▶ [Your objective] Render the records from their beginning through the line containing "13695 millimetres", inclusive, as a numbered list, omitting blank lines and leaving out the pictures.
###
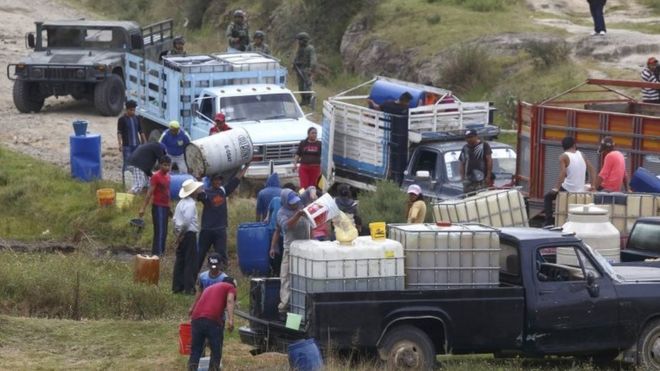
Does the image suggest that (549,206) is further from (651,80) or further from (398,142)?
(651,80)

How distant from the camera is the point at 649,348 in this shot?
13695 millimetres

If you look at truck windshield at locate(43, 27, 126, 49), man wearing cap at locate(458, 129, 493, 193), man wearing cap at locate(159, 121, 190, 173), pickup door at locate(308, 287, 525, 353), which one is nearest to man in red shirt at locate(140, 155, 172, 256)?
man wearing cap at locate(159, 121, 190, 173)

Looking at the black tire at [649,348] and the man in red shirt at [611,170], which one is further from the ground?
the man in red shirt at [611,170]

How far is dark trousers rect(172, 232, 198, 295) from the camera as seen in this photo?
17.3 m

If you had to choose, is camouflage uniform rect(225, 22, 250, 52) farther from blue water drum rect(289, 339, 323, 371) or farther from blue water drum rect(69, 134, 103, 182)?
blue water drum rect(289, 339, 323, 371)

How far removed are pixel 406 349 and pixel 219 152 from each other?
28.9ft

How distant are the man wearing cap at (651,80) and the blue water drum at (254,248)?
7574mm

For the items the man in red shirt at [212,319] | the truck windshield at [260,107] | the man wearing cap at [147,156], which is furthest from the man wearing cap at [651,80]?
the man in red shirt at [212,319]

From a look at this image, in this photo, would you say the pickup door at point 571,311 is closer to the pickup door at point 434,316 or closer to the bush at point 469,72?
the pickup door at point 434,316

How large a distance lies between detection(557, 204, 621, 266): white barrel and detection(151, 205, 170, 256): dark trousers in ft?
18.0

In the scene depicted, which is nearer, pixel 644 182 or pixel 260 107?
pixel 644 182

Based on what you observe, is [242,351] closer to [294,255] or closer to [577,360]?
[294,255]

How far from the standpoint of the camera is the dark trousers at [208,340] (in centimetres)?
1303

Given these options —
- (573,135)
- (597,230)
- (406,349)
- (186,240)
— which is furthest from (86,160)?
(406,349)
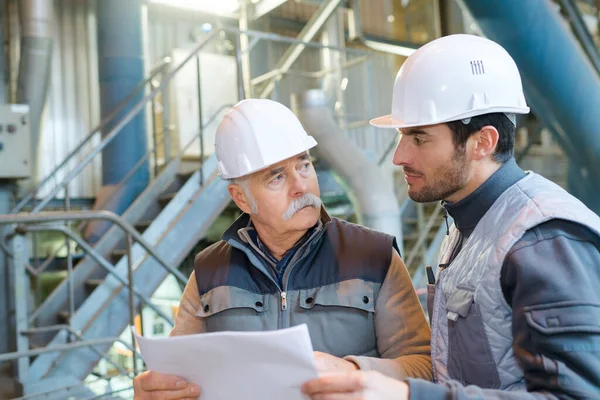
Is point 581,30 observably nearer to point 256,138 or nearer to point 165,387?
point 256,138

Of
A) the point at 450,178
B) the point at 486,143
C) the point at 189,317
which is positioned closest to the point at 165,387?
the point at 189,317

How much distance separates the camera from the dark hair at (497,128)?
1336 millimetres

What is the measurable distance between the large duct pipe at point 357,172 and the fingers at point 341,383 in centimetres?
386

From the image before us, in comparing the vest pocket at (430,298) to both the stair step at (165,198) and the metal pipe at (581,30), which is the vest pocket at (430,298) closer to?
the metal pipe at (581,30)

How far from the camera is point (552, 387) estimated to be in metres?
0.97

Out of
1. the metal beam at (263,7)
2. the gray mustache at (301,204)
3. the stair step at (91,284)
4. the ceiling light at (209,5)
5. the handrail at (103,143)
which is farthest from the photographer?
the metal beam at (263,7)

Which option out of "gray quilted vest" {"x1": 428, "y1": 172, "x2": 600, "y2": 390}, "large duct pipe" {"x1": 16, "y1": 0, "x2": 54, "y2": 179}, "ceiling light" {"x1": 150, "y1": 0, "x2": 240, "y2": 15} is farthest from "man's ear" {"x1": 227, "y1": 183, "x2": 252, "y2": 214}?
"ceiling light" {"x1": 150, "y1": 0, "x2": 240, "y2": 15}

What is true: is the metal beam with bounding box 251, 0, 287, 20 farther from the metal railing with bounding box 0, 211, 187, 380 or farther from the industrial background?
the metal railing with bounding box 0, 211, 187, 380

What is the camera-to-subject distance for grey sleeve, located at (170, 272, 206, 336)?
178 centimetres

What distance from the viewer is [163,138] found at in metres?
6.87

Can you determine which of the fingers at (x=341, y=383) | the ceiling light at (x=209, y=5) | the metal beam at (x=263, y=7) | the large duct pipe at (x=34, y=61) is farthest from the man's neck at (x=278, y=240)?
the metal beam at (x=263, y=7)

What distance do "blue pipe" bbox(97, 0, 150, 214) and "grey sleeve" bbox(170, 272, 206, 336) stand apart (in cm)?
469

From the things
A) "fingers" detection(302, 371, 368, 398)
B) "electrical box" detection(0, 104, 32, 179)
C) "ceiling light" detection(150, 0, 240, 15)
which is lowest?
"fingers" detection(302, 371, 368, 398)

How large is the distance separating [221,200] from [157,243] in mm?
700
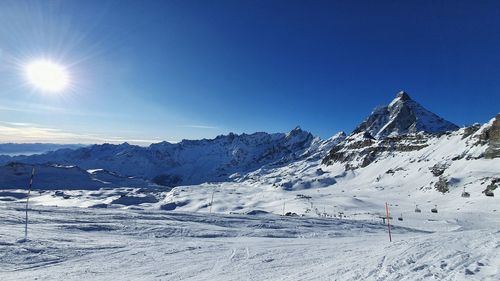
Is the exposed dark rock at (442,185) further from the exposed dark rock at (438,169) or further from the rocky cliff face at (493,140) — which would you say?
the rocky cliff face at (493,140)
###
▶ [The output]
1. Does the image suggest that (549,206) is further from (651,80) or further from (398,142)?
2. (651,80)
3. How distant from the camera is the point at 649,348 in this shot?
4. 13695 millimetres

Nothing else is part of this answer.